* [Prompt]
Your answer must be an exact copy of every record.

[Data under study Boundary: Start]

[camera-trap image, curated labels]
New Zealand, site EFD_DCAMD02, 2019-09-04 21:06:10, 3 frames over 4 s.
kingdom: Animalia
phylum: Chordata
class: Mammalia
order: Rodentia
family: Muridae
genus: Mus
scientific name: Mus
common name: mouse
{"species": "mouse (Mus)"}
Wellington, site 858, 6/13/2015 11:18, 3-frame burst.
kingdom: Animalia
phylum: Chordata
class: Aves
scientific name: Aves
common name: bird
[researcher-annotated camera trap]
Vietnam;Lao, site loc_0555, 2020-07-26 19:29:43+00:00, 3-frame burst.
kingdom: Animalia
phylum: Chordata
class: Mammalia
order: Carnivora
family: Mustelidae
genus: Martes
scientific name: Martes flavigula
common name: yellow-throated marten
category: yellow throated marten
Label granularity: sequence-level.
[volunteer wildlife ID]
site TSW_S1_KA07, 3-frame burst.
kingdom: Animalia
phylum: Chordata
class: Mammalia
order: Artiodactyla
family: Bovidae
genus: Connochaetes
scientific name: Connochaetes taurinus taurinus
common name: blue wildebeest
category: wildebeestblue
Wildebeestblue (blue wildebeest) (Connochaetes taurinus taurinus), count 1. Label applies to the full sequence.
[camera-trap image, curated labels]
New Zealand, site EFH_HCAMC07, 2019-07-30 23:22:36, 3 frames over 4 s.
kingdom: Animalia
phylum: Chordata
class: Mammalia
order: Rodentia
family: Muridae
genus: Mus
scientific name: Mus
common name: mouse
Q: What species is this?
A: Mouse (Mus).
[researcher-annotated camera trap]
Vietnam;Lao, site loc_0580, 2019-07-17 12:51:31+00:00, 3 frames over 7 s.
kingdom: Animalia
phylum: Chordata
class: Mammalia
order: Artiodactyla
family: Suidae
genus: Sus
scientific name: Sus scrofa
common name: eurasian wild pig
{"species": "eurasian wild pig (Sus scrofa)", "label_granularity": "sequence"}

[Data under study Boundary: End]

* [Result for this exercise]
[camera-trap image, curated labels]
New Zealand, site EFD_DCAMD02, 2019-09-04 21:06:10, 3 frames over 4 s.
kingdom: Animalia
phylum: Chordata
class: Mammalia
order: Rodentia
family: Muridae
genus: Mus
scientific name: Mus
common name: mouse
{"species": "mouse (Mus)"}
Wellington, site 858, 6/13/2015 11:18, 3-frame burst.
kingdom: Animalia
phylum: Chordata
class: Aves
scientific name: Aves
common name: bird
[researcher-annotated camera trap]
Vietnam;Lao, site loc_0555, 2020-07-26 19:29:43+00:00, 3-frame burst.
kingdom: Animalia
phylum: Chordata
class: Mammalia
order: Carnivora
family: Mustelidae
genus: Martes
scientific name: Martes flavigula
common name: yellow-throated marten
category: yellow throated marten
Label granularity: sequence-level.
[volunteer wildlife ID]
site TSW_S1_KA07, 3-frame burst.
kingdom: Animalia
phylum: Chordata
class: Mammalia
order: Artiodactyla
family: Bovidae
genus: Connochaetes
scientific name: Connochaetes taurinus taurinus
common name: blue wildebeest
category: wildebeestblue
Wildebeestblue (blue wildebeest) (Connochaetes taurinus taurinus), count 1. Label applies to the full sequence.
[camera-trap image, curated labels]
New Zealand, site EFH_HCAMC07, 2019-07-30 23:22:36, 3 frames over 4 s.
kingdom: Animalia
phylum: Chordata
class: Mammalia
order: Rodentia
family: Muridae
genus: Mus
scientific name: Mus
common name: mouse
Q: What species is this?
A: Mouse (Mus).
[researcher-annotated camera trap]
Vietnam;Lao, site loc_0580, 2019-07-17 12:51:31+00:00, 3 frames over 7 s.
kingdom: Animalia
phylum: Chordata
class: Mammalia
order: Artiodactyla
family: Suidae
genus: Sus
scientific name: Sus scrofa
common name: eurasian wild pig
{"species": "eurasian wild pig (Sus scrofa)", "label_granularity": "sequence"}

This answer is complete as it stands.